2. During the argument, Justice Thomas will 1) not utter a syllable; 2) look uncomfortable for most of the argument; and 3) eventually write a dissent saying he would of course not vote for the bans on same-sex marriage if he were a legislator but nothing in the Constitution prevents states from adopting them. This could be avoided if Justice Thomas would just re-read the Equal Protection Clause (no “person” shall be denied the “equal protection of the laws”).
3. Justice Kennedy will try to out gun Judge Posner’s shredding of lawyers who tried to defend the same-sex marriage bans on the basis that they somehow further the states’ interests in the welfare of children and the family. Kennedy will come close to matching Posner’s witty ire but he won’t succeed.
4. Justice Kennedy will eventually write a decision striking down the same-sex marriage bans on the basis that there are no rational reasons for the bans other than unconstitutional dislike of gays and lesbians. His decision will not be as entertaining or persuasive as Posner’s, but it will count a whole lot more.
5. No Justice will ask about the perplexing amicus brief filed by “same-sex attracted” men (and their wives) arguing that overturning same-sex marriage bans would be an affront to their “dignity.” Please don’t ask me to explain this brief.
6. Justice Ginsburg will ask a few questions based on a thoughtful amicus brief filed by liberal law professor Andrew Koppelman and libertarian law professor Ilya Somin arguing that bans on same-sex marriage amount to unconstitutional gender discrimination. This argument has legs. See below.

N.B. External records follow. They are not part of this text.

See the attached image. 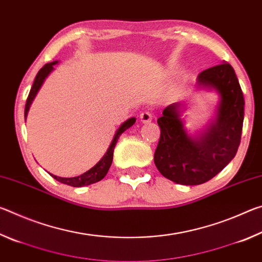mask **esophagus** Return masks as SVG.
I'll return each instance as SVG.
<instances>
[{
	"label": "esophagus",
	"instance_id": "34e87169",
	"mask_svg": "<svg viewBox=\"0 0 262 262\" xmlns=\"http://www.w3.org/2000/svg\"><path fill=\"white\" fill-rule=\"evenodd\" d=\"M152 118H154V114L151 111H143V112L140 114V119L142 122H150L152 120Z\"/></svg>",
	"mask_w": 262,
	"mask_h": 262
}]
</instances>
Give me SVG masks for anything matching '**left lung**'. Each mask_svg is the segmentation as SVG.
Instances as JSON below:
<instances>
[{"instance_id":"obj_1","label":"left lung","mask_w":262,"mask_h":262,"mask_svg":"<svg viewBox=\"0 0 262 262\" xmlns=\"http://www.w3.org/2000/svg\"><path fill=\"white\" fill-rule=\"evenodd\" d=\"M198 82L221 95L216 122L200 139L185 132L178 104L167 106L157 120L161 137L155 164L165 178L181 185H200L214 178L236 156L242 139L245 100L231 64L224 62L203 70Z\"/></svg>"}]
</instances>
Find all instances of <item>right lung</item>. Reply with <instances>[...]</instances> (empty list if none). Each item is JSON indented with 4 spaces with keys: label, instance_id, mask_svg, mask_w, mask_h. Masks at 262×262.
<instances>
[{
    "label": "right lung",
    "instance_id": "1",
    "mask_svg": "<svg viewBox=\"0 0 262 262\" xmlns=\"http://www.w3.org/2000/svg\"><path fill=\"white\" fill-rule=\"evenodd\" d=\"M56 63H57V61L45 64L40 70H39L37 76H35L34 82L32 84V88H31L30 94L28 96V99H26L25 113H24L25 120H26V115H28L31 103H32V100L34 99V97H35V95H37V92L39 91V89H40L41 84L43 83V81H45V78L48 76V74L52 72L53 66ZM135 120H136L135 118H130V119H128L126 122L122 123L120 128L118 129L117 134H115L112 143H111L110 148L107 150V152L104 155V157L101 158L100 161L91 168V170H89L88 172H85V173H83L78 177H74V178H61V177H56L53 174H51V176L54 179H56L57 181H60V183L73 186V187H82V186H88V185L98 183V181H100L106 174H107V172L110 170L111 164H112V161H113V151H114L115 144H117V142H118L119 136H120L126 129H128V128L134 125Z\"/></svg>",
    "mask_w": 262,
    "mask_h": 262
}]
</instances>
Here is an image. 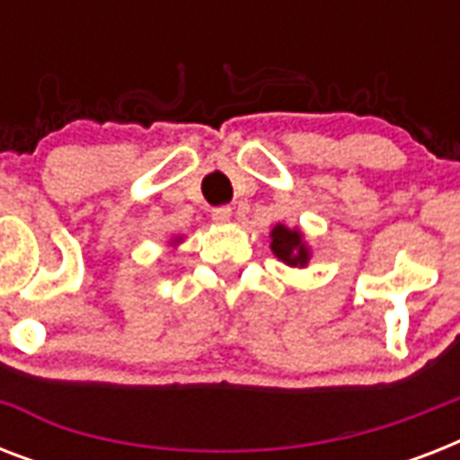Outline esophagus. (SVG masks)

7. Justice Roberts, not wanting Justice Kennedy to monopolize the glory, will concur in the result striking down the same-sex marriage bans on the basis that they amount to unconstitutional gender discrimination. See No. 6.
8. During the argument, Justice Scalia will compare bans on same-sex marriage to state bans on 1) polygamy, 2) adultery; and 3) prostitution. These analogies are silly, but make them he will.
9. In his eventual and inevitable dissenting opinion, Justice Scalia will rant and rave that judges should not impose their “law professor” values on the rest of America and that majorities have the right to discriminate against homosexuals on the basis that homosexuality is morally wrong but . . . wait for it . . . he of course has nothing against homosexuals (as opposed to laws relating to voting rights, affirmative action and campaign finance reform, all of which he has voted to strike down).
10. After Justice Kennedy makes the historic announcement during the last week of June that all Americans have a constitutional right to marry the person of their choice and reads that decision from the bench, amazingly no human being will ever be able to see any video recording (or photograph) of that day at the Court. Sadly, this is a fact not a prediction.